Fans Step In To Help Lewis Capaldi Sing 'Someone You Loved' As He Fights Off Tourette's Tics

The crowd at the 2023 Glastonbury Festival belted out the singer's popular tune after he struggled to sing due to a bout of tics brought on by his Tourette's Syndrome.

Lewis Capaldi
Harry Durrant/Getty Images

When Scottish singer/songwriter Lewis Capaldi struggled to sing mid-performance at Glastonbury Festival 2023 due to his Tourette's syndrome tics, his fans stepped in to sing along.

Last year, Capaldi revealed he had Tourette's syndrome–a neurological condition that causes unwanted sounds and involuntary spasms.

But instead of giving into despair, the good-humored 26-year-old said he was relieved to hear his diagnosis was not "some horrible degenerative disease" instead.

He told Sky News:

"I have Tourette's. I've always had it, apparently. I do a shoulder twitch quite a lot. It's a new thing."
"The worst thing about it is when I'm excited, I get it."
"When I'm stressed, I get it. Some days it's more painful than others. It's not a big a deal. It looks a lot worse than it is."

At Glastonbury Festival, which ran from Wednesday through Sunday in England, the 2020 Brit Award for Best New Artist recipient started experiencing the tics when he started the set.

They started to intensify when he sang his 2019 UK Singles Chart topper, "Someone You Loved."

The keyboardist continued playing as Capaldi took a moment to fight off the uncontrollable spasms in the middle of the song,

After a long period of silence from the vocalist, the audience cheered and started singing the song until he was able to resume and join them.

You can witness the uplifting moment in the clip below.

Social media users were moved by the evident connection Capaldi has with his fans.

BBC journalist Shilpa Kannan was especially moved after viewing the clip as it was personal to her.

The Glasgow-born singer said on Instagram Live that his condition was "not a big a deal" but that some days are "more painful than others and is given botox injections to help stop the tics.

When his set at the high-profile event finished, he told the audience.

"Glastonbury, I'm really sorry.
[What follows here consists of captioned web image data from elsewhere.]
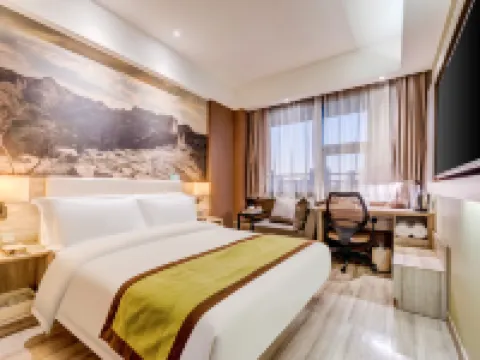 톈두오 호텔 바오딩 둥펑 로드 바오딩 동물원 주변 호텔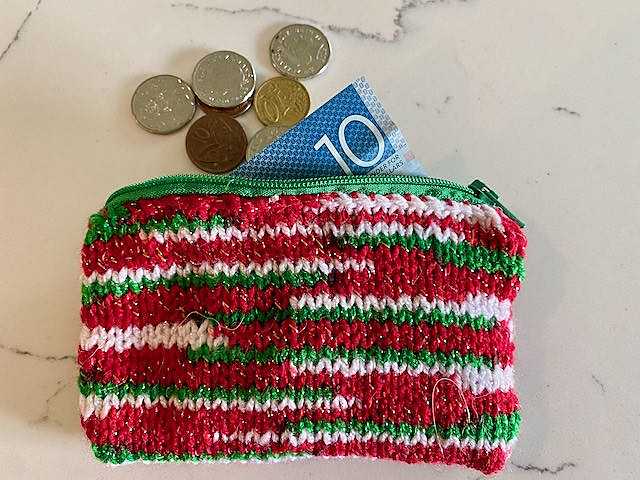 Zippered Purse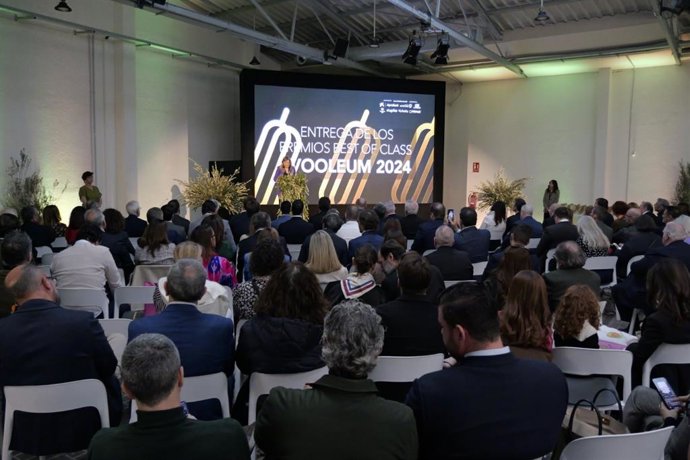 Entrega de los Premios Evooleum.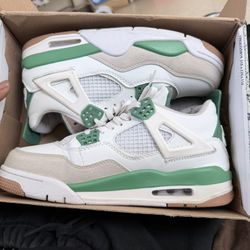 Green and White 4’s Best offer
I'm a bit annoyed with myself."
"I feel like I'll be taking another wee break over the next couple of weeks. So you probably won't see much of me for the rest of the year, maybe even."
"But when I do come back and when I do see you, I hope you're still up for watching us."

He added that performing at Glastonbury was a dream and said before walking off the stage:

"If I never get to do it again, this has been enough."

Following the performance at the festival, Capaldi informed fans he was "taking a break from touring for the foreseeable future."

He wrote on Instagram:

"I used to be able to enjoy every second of shows like this and I'd hoped 3 weeks away would sort me out."
"But the truth is I'm still learning to adjust to the impact of my Tourette's and on Saturday it became obvious that I need to spend much more time getting my mental and physical health in order, so I can keep doing everything I love for a long time."

He continued:

"I know I'm incredibly fortunate to be able to take some time out when others can't and I'd like to thank my amazing family, friends, team, medical professionals and all of you who've been so supportive every step of the way through the good times and even more so during this past year when I've needed it more than ever."

He added:

"I'm so incredibly sorry to everyone who had planned to come to a show before the end of the year but I need to feel well to perform at the standard you all deserve."
"Playing for you every night is all I've ever dreamed of so this has been the most difficult decision of my life."
"I'll be back as soon as I possibly can."

An outpouring of love and support filled the post's comments section.







Previously, the singer opened up about his recent performing struggles with The Times.

He said:

“My tic is getting quite bad on stage now. I’m trying to get on top of that."
"If I can’t, I’m f*cked. It’s easier when I play guitar, but I hate playing guitar. I know, I’m a walking contradiction."
"It’s only making music that does this to me."
"Otherwise, I can be fine for months at a time. So it’s a weird situation."

Capaldi added:

"Right now, the trade-off is worth it.”